Different contributions of dopamine D1 and D2 receptor activity to alcohol potentiation of brain stimulation reward in C57BL/6J and DBA/2J mice.

Abstract

C57BL/6J (C57) and DBA/2J (DBA) mice respond differently to drugs that affect dopamine systems, including alcohol. The current study compared effects of D1 and D2 receptor agonists and antagonists, and the interaction between D1/D2 antagonists and alcohol, on intracranial self-stimulation in male C57 and DBA mice to determine the role of dopamine receptors in the effects of alcohol on brain stimulation reward (BSR).

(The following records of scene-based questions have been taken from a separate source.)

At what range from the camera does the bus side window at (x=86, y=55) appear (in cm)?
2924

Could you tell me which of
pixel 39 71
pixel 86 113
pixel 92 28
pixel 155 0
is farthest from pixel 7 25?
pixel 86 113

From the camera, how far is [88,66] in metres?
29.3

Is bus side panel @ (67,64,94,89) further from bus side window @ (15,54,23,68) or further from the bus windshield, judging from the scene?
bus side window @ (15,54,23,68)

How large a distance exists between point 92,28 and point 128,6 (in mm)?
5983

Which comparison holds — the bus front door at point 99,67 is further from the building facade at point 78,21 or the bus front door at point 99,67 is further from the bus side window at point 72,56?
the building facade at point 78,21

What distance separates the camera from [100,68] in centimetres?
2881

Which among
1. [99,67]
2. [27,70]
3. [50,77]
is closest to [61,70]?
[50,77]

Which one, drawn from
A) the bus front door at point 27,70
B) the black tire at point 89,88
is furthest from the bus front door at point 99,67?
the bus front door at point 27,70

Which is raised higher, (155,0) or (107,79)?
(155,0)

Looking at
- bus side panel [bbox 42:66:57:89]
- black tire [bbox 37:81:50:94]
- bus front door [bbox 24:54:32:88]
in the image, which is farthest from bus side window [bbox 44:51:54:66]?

In the initial strain comparison, dose effects on BSR thresholds and maximum operant response rates were determined for the D1 receptor agonist SKF-82958 (±-6-chloro-7,8-dihydroxy-3-allyl-1-phenyl-2,3,4,5-tetrahydro-1H-3-benzazepine; 0.1-0.56 mg/kg) and antagonist SCH 23390 (+-7-chloro-8-hydroxy-3-methyl-1-phenyl-2,3,4,5-tetrahydro-1H-3-benzazepinehydrochloride; 0.003-0.056 mg/kg), and the D2 receptor agonist quinpirole (0.1-3.0 mg/kg) and antagonist raclopride (0.01-0.56 mg/kg). For the alcohol interaction, SCH 23390 (0.003 mg/kg) or raclopride (0.03 mg/kg) was given before alcohol (0.6-2.4 g/kg p.o.). D1 antagonism dose-dependently elevated and SKF-82958 dose-dependently lowered BSR threshold in both strains; DBA mice were more sensitive to SKF-82958 effects. D2 antagonism dose-dependently elevated BSR threshold only in C57 mice. Low doses of quinpirole elevated BSR threshold equally in both strains, whereas higher doses of quinpirole lowered BSR threshold only in C57 mice. SCH 23390, but not raclopride, prevented lowering of BSR threshold by alcohol in DBA mice. Conversely, raclopride, but not SCH 23390, prevented alcohol potentiation of BSR in C57 mice. These results extend C57 and DBA strain differences to D1/D2 sensitivity of BSR, and suggest differential involvement of D1 and D2 receptors in the acute rewarding effects of alcohol in these two mouse strains.